[Proton][Dialect] Middle-end support of the Proton Dialect and the frontend Python package #5677

fywkevin · 2025-01-23T03:54:10Z

This PR introduces the Proton dialect's mid-end compiler support (operators and a lowering pass), and a frontend Python package for end-users. Namely:

the middle-end Proton operators that work with the triton_gpu dialect abstraction.
the lowering pass leverages the existing global_scratch_memory infrastructure to allocate the GPU memory. We deduce the profiler's buffer size, taking over the freely available SMEM as our backend temporary storage.
a Python package for users to interact with the intra kernel profiler and handles memory allocation. It is put in a different namespace (triton.intraprof) to avoid the circular importing problem (triton.profiler depends on triton.compiler).

…ors and a lowering pass). 2. frontend Python package for end-users

Jokeren · 2025-01-23T15:03:40Z

third_party/proton/dialect/lib/Transforms/ProtonLowering.cpp

+#include "Transforms/Passes.h.inc"
+
+namespace {
+int maxPowerof2(unsigned int n) {


Are you trying to implement llvm::NextPowerOf2?

Jokeren · 2025-01-23T15:19:34Z

third_party/nvidia/backend/driver.py

@@ -518,6 +519,7 @@ def __call__(self, gridX, gridY, gridZ, stream, function, *args):
            grid_size = gridX * gridY * gridZ
            alloc_size = grid_size * self.global_scratch_size
            global_scratch = _allocation._allocator(alloc_size, self.global_scratch_align, stream)
+            set_alloc_state(global_scratch, grid_size, self.global_scratch_size, self.global_scratch_align, stream)


Yeah, it might be better to just add a new profile_buffer argument to the launch function

This way global_scratch can be used as it was

And we can profile kernels with both global_scratch and profile_buffer.

My initial thought was actually something like

def alloc_fn(): size = size + profile_buffer_size ret = torch.empty(size, device="cuda", dtype=torch.int8) libproton.set_profile_buffer(original pointer of ret + size)

But still it's not as clean as using an independent buffer

Jokeren · 2025-01-23T15:26:12Z

third_party/proton/dialect/include/Dialect/Proton/IR/ProtonOps.td

  let assemblyFormat = " `(` operands `)` attr-dict";
 }

+def PT_CircularRecordOp : PT_Op<"circular_record", [DeclareOpInterfaceMethods<MemoryEffectsOpInterface>]> {


NIT: it doesn't have to be an interface, just traits like MemoryEffects<[MemRead<GlobalMemory>]>] is fine

I'm a bit confused here for the name, why do we need an additional op?

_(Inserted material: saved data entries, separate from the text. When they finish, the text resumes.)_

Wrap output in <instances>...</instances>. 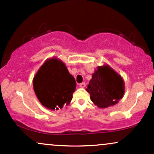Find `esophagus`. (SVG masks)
<instances>
[{
	"mask_svg": "<svg viewBox=\"0 0 154 154\" xmlns=\"http://www.w3.org/2000/svg\"><path fill=\"white\" fill-rule=\"evenodd\" d=\"M85 85H86L85 82H82V83H80V84H79V87L82 88H84L85 87Z\"/></svg>",
	"mask_w": 154,
	"mask_h": 154,
	"instance_id": "esophagus-1",
	"label": "esophagus"
}]
</instances>
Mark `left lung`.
Returning <instances> with one entry per match:
<instances>
[{
	"label": "left lung",
	"instance_id": "1",
	"mask_svg": "<svg viewBox=\"0 0 154 154\" xmlns=\"http://www.w3.org/2000/svg\"><path fill=\"white\" fill-rule=\"evenodd\" d=\"M91 99L100 109L115 105L123 97L125 84L122 77L109 65L98 66L92 75L86 89Z\"/></svg>",
	"mask_w": 154,
	"mask_h": 154
}]
</instances>
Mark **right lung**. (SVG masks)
I'll return each instance as SVG.
<instances>
[{
  "label": "right lung",
  "instance_id": "1",
  "mask_svg": "<svg viewBox=\"0 0 154 154\" xmlns=\"http://www.w3.org/2000/svg\"><path fill=\"white\" fill-rule=\"evenodd\" d=\"M33 88L42 105L51 110H58L70 103L76 82L61 60L51 58L35 75Z\"/></svg>",
  "mask_w": 154,
  "mask_h": 154
}]
</instances>
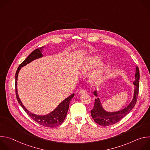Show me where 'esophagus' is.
I'll list each match as a JSON object with an SVG mask.
<instances>
[{"label":"esophagus","mask_w":150,"mask_h":150,"mask_svg":"<svg viewBox=\"0 0 150 150\" xmlns=\"http://www.w3.org/2000/svg\"><path fill=\"white\" fill-rule=\"evenodd\" d=\"M79 94H85V93H87V90H84V89H82V90H79Z\"/></svg>","instance_id":"1"}]
</instances>
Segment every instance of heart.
I'll list each match as a JSON object with an SVG mask.
<instances>
[{
    "instance_id": "b5f03b06",
    "label": "heart",
    "mask_w": 150,
    "mask_h": 150,
    "mask_svg": "<svg viewBox=\"0 0 150 150\" xmlns=\"http://www.w3.org/2000/svg\"><path fill=\"white\" fill-rule=\"evenodd\" d=\"M101 59L99 57L92 56L88 57L83 64L82 68L83 72H88L90 71L91 69H93L98 65ZM105 66L104 65H102L93 74L91 78L93 82L97 83L101 81L105 71Z\"/></svg>"
}]
</instances>
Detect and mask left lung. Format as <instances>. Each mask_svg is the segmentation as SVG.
I'll list each match as a JSON object with an SVG mask.
<instances>
[{
    "instance_id": "1",
    "label": "left lung",
    "mask_w": 150,
    "mask_h": 150,
    "mask_svg": "<svg viewBox=\"0 0 150 150\" xmlns=\"http://www.w3.org/2000/svg\"><path fill=\"white\" fill-rule=\"evenodd\" d=\"M135 79V81L133 82L135 85L133 99L126 108H125L121 110L115 112H106L103 109L100 99L98 98L95 99L94 108L91 110V115L96 123L103 126H108L114 125L122 119L132 110L137 103L139 93V71L138 67L136 68ZM94 94L96 97L98 96L97 92L96 91L94 92Z\"/></svg>"
}]
</instances>
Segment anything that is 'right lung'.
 Wrapping results in <instances>:
<instances>
[{
  "mask_svg": "<svg viewBox=\"0 0 150 150\" xmlns=\"http://www.w3.org/2000/svg\"><path fill=\"white\" fill-rule=\"evenodd\" d=\"M42 47H40L33 52H31V53L22 62L19 67L17 69V71L15 74V93H16V99L20 104V105L22 107L23 109L25 110V112L27 113V115L35 122L38 123V124L46 126L49 127H54L58 126L59 125H60L65 120L67 114L68 113V109H69V105L70 101L71 99L74 97V94H71L68 97H67L66 99L64 100L63 101H62L57 107V108L51 113L47 115H37L35 114H33L31 112H30L25 108L24 105L23 104L22 102L20 100L18 94V91H17V79H18V75L19 73V71H20L21 68L27 65L28 63H30L33 60L38 59L40 57H42V54L41 52V51L42 50Z\"/></svg>",
  "mask_w": 150,
  "mask_h": 150,
  "instance_id": "add662e5",
  "label": "right lung"
}]
</instances>
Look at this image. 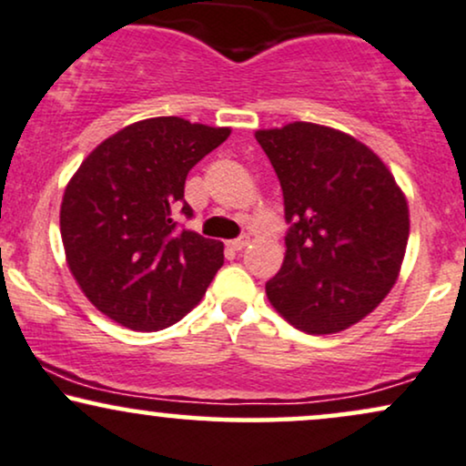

Cannot we just use RecordOp since it also has a strategy field?

My thought would be the RecordOp gets lowered a strategy-specific RecordOp like CircularRecordOp. In the backend, we would have different strategies (e.g., use a circular buffer, periodic flush, sampling, etc.). These Op would have different runtime arguments and have a separate LLVM lowering.

Are there any fields in CircularRecordOp different from RecordOp? If not, let's keep it simple to use RecordOp.

CircularRecordOp has those inputs like memdesc and index ptr. It is different than RecordOp, which doesn't suppose to be aware of these. There might be other "backend" RecordOp (for example PeriodicFlushRecordOp or SamplingRecordOp). If we have a strategy that periodically flush the SMEM buffer, we need other arguments like proton global buffer's size, index, alignment. If it is a sampling strategy, this OP would have some arguments about sampling state and attributes.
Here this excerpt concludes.